American Hunger, the second part of Richard Wright’s autobiography, focuses on his life in Chicago, Illinois, from 1927 to 1937. The book was written in 1944. The Northern experience recurs as a new slave narrative. It demonstrates how modern African Americans were deceived. Wright opens the text in 1927, when nineteen-year-old Richard, his alter ego, arrives in Chicago with his Aunt Maggie. Wright juxtaposes the terms “strange” and “familiar” to express Richard’s dismay at seeing African Americans openly consort with whites in public facilities. He learns quickly that appearances are deceptive.
Wright employs literary naturalism to illustrate racial and environmental barriers erected by whites to imprison African Americans in modern slavery. Richard discovers that migrants have traded Southern plantations for urban ghettos. They live in the black belt of Chicago and remain racially and economically disfranchised. Richard’s economic status soon imitates that of his impoverished Southern experience. Richard earns low wages at menial jobs during the following six years. The intermittent checks from his postal service job or the relief agency barely sustain Richard’s family.

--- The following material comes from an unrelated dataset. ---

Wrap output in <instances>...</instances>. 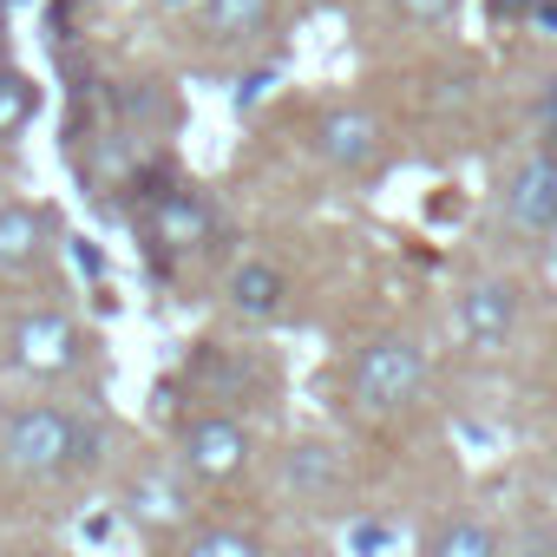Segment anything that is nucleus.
I'll return each instance as SVG.
<instances>
[{"label": "nucleus", "mask_w": 557, "mask_h": 557, "mask_svg": "<svg viewBox=\"0 0 557 557\" xmlns=\"http://www.w3.org/2000/svg\"><path fill=\"white\" fill-rule=\"evenodd\" d=\"M119 511L145 531H190V492L171 472H138L119 492Z\"/></svg>", "instance_id": "nucleus-10"}, {"label": "nucleus", "mask_w": 557, "mask_h": 557, "mask_svg": "<svg viewBox=\"0 0 557 557\" xmlns=\"http://www.w3.org/2000/svg\"><path fill=\"white\" fill-rule=\"evenodd\" d=\"M177 557H262V544H256V531H236V524H197V531H184Z\"/></svg>", "instance_id": "nucleus-16"}, {"label": "nucleus", "mask_w": 557, "mask_h": 557, "mask_svg": "<svg viewBox=\"0 0 557 557\" xmlns=\"http://www.w3.org/2000/svg\"><path fill=\"white\" fill-rule=\"evenodd\" d=\"M518 309H524V289L511 283V275H485V283H472L453 309V335L472 348V355H498L511 335H518Z\"/></svg>", "instance_id": "nucleus-6"}, {"label": "nucleus", "mask_w": 557, "mask_h": 557, "mask_svg": "<svg viewBox=\"0 0 557 557\" xmlns=\"http://www.w3.org/2000/svg\"><path fill=\"white\" fill-rule=\"evenodd\" d=\"M40 557H60V550H40Z\"/></svg>", "instance_id": "nucleus-24"}, {"label": "nucleus", "mask_w": 557, "mask_h": 557, "mask_svg": "<svg viewBox=\"0 0 557 557\" xmlns=\"http://www.w3.org/2000/svg\"><path fill=\"white\" fill-rule=\"evenodd\" d=\"M106 453V426L79 407H60V400H27L0 420V466L14 479H73V472H92Z\"/></svg>", "instance_id": "nucleus-1"}, {"label": "nucleus", "mask_w": 557, "mask_h": 557, "mask_svg": "<svg viewBox=\"0 0 557 557\" xmlns=\"http://www.w3.org/2000/svg\"><path fill=\"white\" fill-rule=\"evenodd\" d=\"M132 210H138V236L158 262H190L216 243V203L184 177H145V197Z\"/></svg>", "instance_id": "nucleus-2"}, {"label": "nucleus", "mask_w": 557, "mask_h": 557, "mask_svg": "<svg viewBox=\"0 0 557 557\" xmlns=\"http://www.w3.org/2000/svg\"><path fill=\"white\" fill-rule=\"evenodd\" d=\"M315 151H322L335 171H348V177H368V171L381 164V125H374L368 112H348V106H335V112H322V125H315Z\"/></svg>", "instance_id": "nucleus-9"}, {"label": "nucleus", "mask_w": 557, "mask_h": 557, "mask_svg": "<svg viewBox=\"0 0 557 557\" xmlns=\"http://www.w3.org/2000/svg\"><path fill=\"white\" fill-rule=\"evenodd\" d=\"M53 249V210L40 203H0V275H21Z\"/></svg>", "instance_id": "nucleus-12"}, {"label": "nucleus", "mask_w": 557, "mask_h": 557, "mask_svg": "<svg viewBox=\"0 0 557 557\" xmlns=\"http://www.w3.org/2000/svg\"><path fill=\"white\" fill-rule=\"evenodd\" d=\"M531 14H537V0H485L492 27H531Z\"/></svg>", "instance_id": "nucleus-19"}, {"label": "nucleus", "mask_w": 557, "mask_h": 557, "mask_svg": "<svg viewBox=\"0 0 557 557\" xmlns=\"http://www.w3.org/2000/svg\"><path fill=\"white\" fill-rule=\"evenodd\" d=\"M0 34H8V0H0Z\"/></svg>", "instance_id": "nucleus-23"}, {"label": "nucleus", "mask_w": 557, "mask_h": 557, "mask_svg": "<svg viewBox=\"0 0 557 557\" xmlns=\"http://www.w3.org/2000/svg\"><path fill=\"white\" fill-rule=\"evenodd\" d=\"M249 459H256V440H249V426L230 407H197V413L177 420V466L190 479L230 485V479L249 472Z\"/></svg>", "instance_id": "nucleus-4"}, {"label": "nucleus", "mask_w": 557, "mask_h": 557, "mask_svg": "<svg viewBox=\"0 0 557 557\" xmlns=\"http://www.w3.org/2000/svg\"><path fill=\"white\" fill-rule=\"evenodd\" d=\"M40 106H47L40 79L0 60V145H14V138H21V132H27V125L40 119Z\"/></svg>", "instance_id": "nucleus-14"}, {"label": "nucleus", "mask_w": 557, "mask_h": 557, "mask_svg": "<svg viewBox=\"0 0 557 557\" xmlns=\"http://www.w3.org/2000/svg\"><path fill=\"white\" fill-rule=\"evenodd\" d=\"M8 361H14L21 374H34V381H60V374H73V368L86 361V335H79V322L60 315V309H27V315L8 329Z\"/></svg>", "instance_id": "nucleus-5"}, {"label": "nucleus", "mask_w": 557, "mask_h": 557, "mask_svg": "<svg viewBox=\"0 0 557 557\" xmlns=\"http://www.w3.org/2000/svg\"><path fill=\"white\" fill-rule=\"evenodd\" d=\"M420 557H505V544H498V531L485 524V518H440L426 537H420Z\"/></svg>", "instance_id": "nucleus-13"}, {"label": "nucleus", "mask_w": 557, "mask_h": 557, "mask_svg": "<svg viewBox=\"0 0 557 557\" xmlns=\"http://www.w3.org/2000/svg\"><path fill=\"white\" fill-rule=\"evenodd\" d=\"M158 8H190V0H158ZM197 8H203V0H197Z\"/></svg>", "instance_id": "nucleus-22"}, {"label": "nucleus", "mask_w": 557, "mask_h": 557, "mask_svg": "<svg viewBox=\"0 0 557 557\" xmlns=\"http://www.w3.org/2000/svg\"><path fill=\"white\" fill-rule=\"evenodd\" d=\"M348 557H387L394 544H400V531L387 524V518H374V511H361V518H348Z\"/></svg>", "instance_id": "nucleus-17"}, {"label": "nucleus", "mask_w": 557, "mask_h": 557, "mask_svg": "<svg viewBox=\"0 0 557 557\" xmlns=\"http://www.w3.org/2000/svg\"><path fill=\"white\" fill-rule=\"evenodd\" d=\"M394 8H400L413 27H440V21H453V14H459V0H394Z\"/></svg>", "instance_id": "nucleus-18"}, {"label": "nucleus", "mask_w": 557, "mask_h": 557, "mask_svg": "<svg viewBox=\"0 0 557 557\" xmlns=\"http://www.w3.org/2000/svg\"><path fill=\"white\" fill-rule=\"evenodd\" d=\"M197 14H203V40H249L269 27L275 0H203Z\"/></svg>", "instance_id": "nucleus-15"}, {"label": "nucleus", "mask_w": 557, "mask_h": 557, "mask_svg": "<svg viewBox=\"0 0 557 557\" xmlns=\"http://www.w3.org/2000/svg\"><path fill=\"white\" fill-rule=\"evenodd\" d=\"M505 223L524 236H557V151H531L505 177Z\"/></svg>", "instance_id": "nucleus-7"}, {"label": "nucleus", "mask_w": 557, "mask_h": 557, "mask_svg": "<svg viewBox=\"0 0 557 557\" xmlns=\"http://www.w3.org/2000/svg\"><path fill=\"white\" fill-rule=\"evenodd\" d=\"M426 387V348L413 335H374L348 368V407L361 420H394Z\"/></svg>", "instance_id": "nucleus-3"}, {"label": "nucleus", "mask_w": 557, "mask_h": 557, "mask_svg": "<svg viewBox=\"0 0 557 557\" xmlns=\"http://www.w3.org/2000/svg\"><path fill=\"white\" fill-rule=\"evenodd\" d=\"M283 485H289L296 498H309V505H329V498L348 485V459H342L329 440H296V446L283 453Z\"/></svg>", "instance_id": "nucleus-11"}, {"label": "nucleus", "mask_w": 557, "mask_h": 557, "mask_svg": "<svg viewBox=\"0 0 557 557\" xmlns=\"http://www.w3.org/2000/svg\"><path fill=\"white\" fill-rule=\"evenodd\" d=\"M223 302H230V315L249 322V329L283 322V315H289V275H283V262L243 256V262L230 269V283H223Z\"/></svg>", "instance_id": "nucleus-8"}, {"label": "nucleus", "mask_w": 557, "mask_h": 557, "mask_svg": "<svg viewBox=\"0 0 557 557\" xmlns=\"http://www.w3.org/2000/svg\"><path fill=\"white\" fill-rule=\"evenodd\" d=\"M537 125H544V138H550V151H557V73H550L544 92H537Z\"/></svg>", "instance_id": "nucleus-20"}, {"label": "nucleus", "mask_w": 557, "mask_h": 557, "mask_svg": "<svg viewBox=\"0 0 557 557\" xmlns=\"http://www.w3.org/2000/svg\"><path fill=\"white\" fill-rule=\"evenodd\" d=\"M531 34H557V0H537V14H531Z\"/></svg>", "instance_id": "nucleus-21"}]
</instances>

Consistent with Black Boy, Richard becomes the outsider, in conflict with his family, community, and professional affiliations. A major source of conflict is his independent thinking. His attempts at writing cause alarm to his Aunt Maggie, who believes that fiction writing and book reading serve no value unless Richard is studying law. Richard’s white employer cannot understand why an African American dishwasher would read newspapers. Once Richard joins professional writing groups, between 1933 and 1935, he discovers that his intelligence poses a threat to members of the John Reed Club of the Communist Party, the Southside Writers’ Group, and the Federal Theatre Project. They attack him for being an “intellectual” just as Southerners attacked the “smart Negro.” The Communists even label Richard a Trotskyite or traitor, and physically assault him at the May Day parade of 1936.
His freedom from slavery culminates with Richard’s resignation from the Communist Party. He takes physical flight to New York in 1937. In his ongoing quest for freedom, his psychological emancipation is the real moral to his narrative. It coincides with the successful publication of fiction, which frees Richard to write “art for art’s sake,” not propaganda, and to accelerate his “war with words.”